-- START Supplied text --

In the 2020s, AI is already transforming America in a similar fashion, driving overall economic growth and powering the stock market to all-time highs. As a share of US GDP, the AI build-out is on track to exceed every major technology since—you guessed it—the railroads.

If artificial intelligence changes the 21st century as much as the railroads changed the 19th century, we should brace ourselves for something deeply strange:

Today, I’m running an edited and polished transcript of a recent conversation I had with the historian Richard White about the age of the railroads and what their history might tell us about the age of artificial intelligence. As you’ll see, the number of parallels are uncanny. Our conversation touches on:

Throughout our conversation, I’m going to include annotations that connect the history of the railroads to the modern story of the AI build-out.


THE AGE OF THE RAILROADS

Derek Thompson: How did the transcontinental railroads get started? Why did we want to build them, in the first place?

Richard White: Initially, the reason the government financed the transcontinentals was to keep California in the Union during the Civil War. The railroads get started in 1864 when the war was still going on. But the war was long over by the time the railroads were going to be completed in the late 1860s. The transcontinentals were supposed to let the nation move goods across the continent more cheaply than it could by going across Panama. In fact, eventually the western railroads, Union Pacific and the Southern Pacific, would buy up the Pacific Steamship Company to raise rates, because they could not compete with a steamship company moving goods across the country.

-- END Supplied text --
-- START Entries supplied --

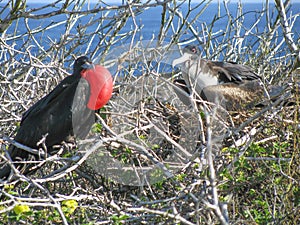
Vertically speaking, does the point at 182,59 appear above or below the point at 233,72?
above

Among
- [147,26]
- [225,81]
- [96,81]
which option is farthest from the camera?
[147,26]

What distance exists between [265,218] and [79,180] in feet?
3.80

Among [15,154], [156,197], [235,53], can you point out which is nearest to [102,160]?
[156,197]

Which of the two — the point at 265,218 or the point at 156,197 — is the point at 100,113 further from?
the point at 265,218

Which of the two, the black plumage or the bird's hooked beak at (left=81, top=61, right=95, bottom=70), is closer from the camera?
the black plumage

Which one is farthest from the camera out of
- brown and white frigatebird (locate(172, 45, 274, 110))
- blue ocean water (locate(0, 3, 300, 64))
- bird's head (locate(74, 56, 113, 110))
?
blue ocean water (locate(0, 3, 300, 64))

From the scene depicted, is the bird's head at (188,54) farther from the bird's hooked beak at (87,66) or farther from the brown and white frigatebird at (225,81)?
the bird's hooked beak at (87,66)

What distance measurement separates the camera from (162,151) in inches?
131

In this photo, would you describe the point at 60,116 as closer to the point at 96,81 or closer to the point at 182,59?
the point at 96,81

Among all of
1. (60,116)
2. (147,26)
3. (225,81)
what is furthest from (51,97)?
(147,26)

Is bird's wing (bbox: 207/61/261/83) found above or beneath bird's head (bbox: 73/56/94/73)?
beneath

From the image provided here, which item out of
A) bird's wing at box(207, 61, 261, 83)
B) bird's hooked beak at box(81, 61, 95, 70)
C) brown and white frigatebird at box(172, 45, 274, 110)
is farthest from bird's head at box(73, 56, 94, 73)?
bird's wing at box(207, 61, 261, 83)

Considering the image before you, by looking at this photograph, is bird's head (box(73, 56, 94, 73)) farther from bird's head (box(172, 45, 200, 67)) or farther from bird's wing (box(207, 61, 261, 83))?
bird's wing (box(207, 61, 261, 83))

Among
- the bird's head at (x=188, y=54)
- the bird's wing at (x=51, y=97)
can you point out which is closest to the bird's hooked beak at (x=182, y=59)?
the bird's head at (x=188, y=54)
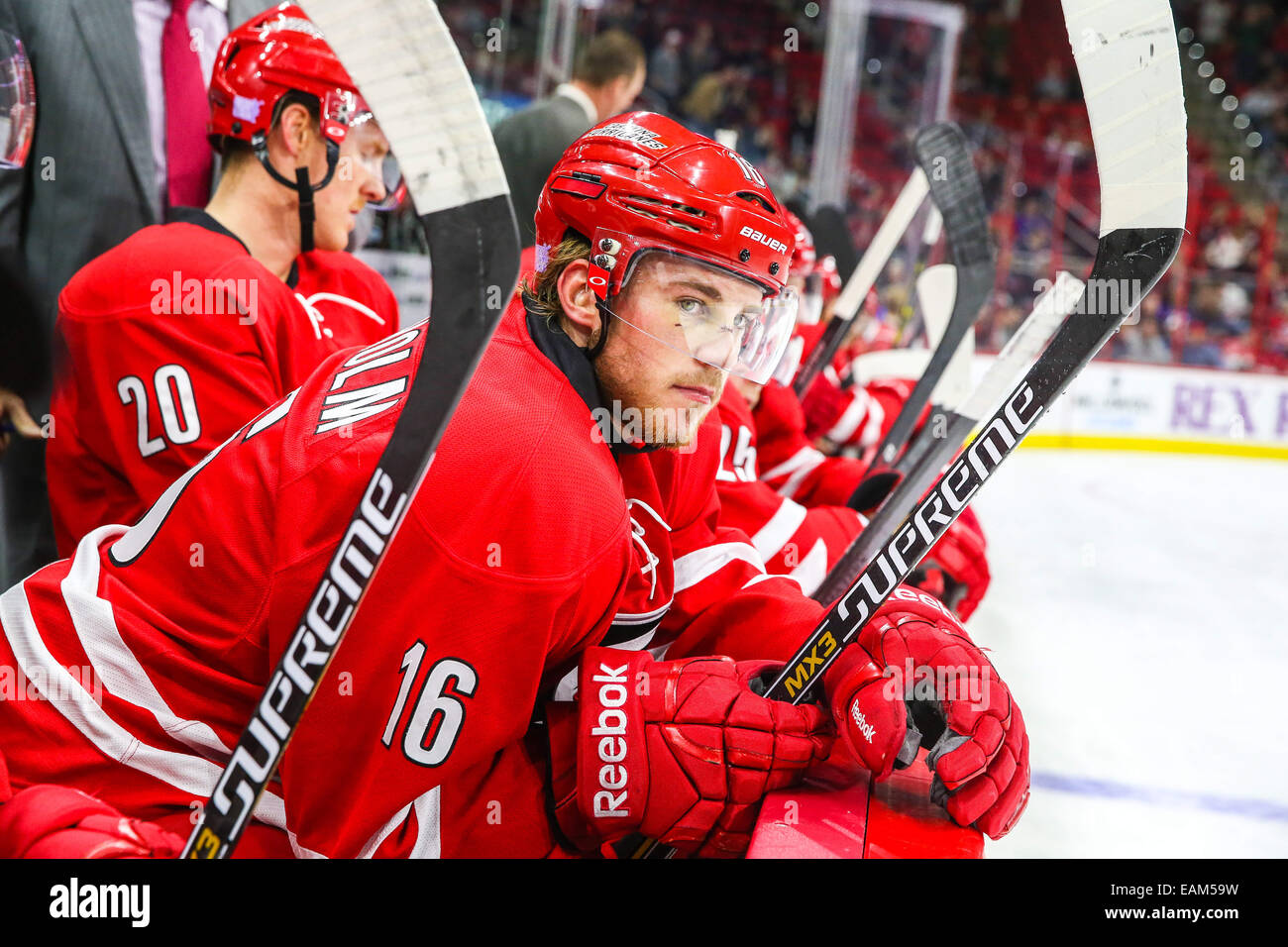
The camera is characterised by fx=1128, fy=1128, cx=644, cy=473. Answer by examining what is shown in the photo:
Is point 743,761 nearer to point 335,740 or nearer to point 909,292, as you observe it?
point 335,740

-- END Entries supplied --

• _What the task asks_
Reproduce the railroads and AI text above word for word, from start to finish.

• _Response below_
In the 2020s, AI is already transforming America in a similar fashion, driving overall economic growth and powering the stock market to all-time highs. As a share of US GDP, the AI build-out is on track to exceed every major technology since—you guessed it—the railroads.

If artificial intelligence changes the 21st century as much as the railroads changed the 19th century, we should brace ourselves for something deeply strange:

Today, I’m running an edited and polished transcript of a recent conversation I had with the historian Richard White about the age of the railroads and what their history might tell us about the age of artificial intelligence. As you’ll see, the number of parallels are uncanny. Our conversation touches on:

Throughout our conversation, I’m going to include annotations that connect the history of the railroads to the modern story of the AI build-out.


THE AGE OF THE RAILROADS

Derek Thompson: How did the transcontinental railroads get started? Why did we want to build them, in the first place?

Richard White: Initially, the reason the government financed the transcontinentals was to keep California in the Union during the Civil War. The railroads get started in 1864 when the war was still going on. But the war was long over by the time the railroads were going to be completed in the late 1860s. The transcontinentals were supposed to let the nation move goods across the continent more cheaply than it could by going across Panama. In fact, eventually the western railroads, Union Pacific and the Southern Pacific, would buy up the Pacific Steamship Company to raise rates, because they could not compete with a steamship company moving goods across the country.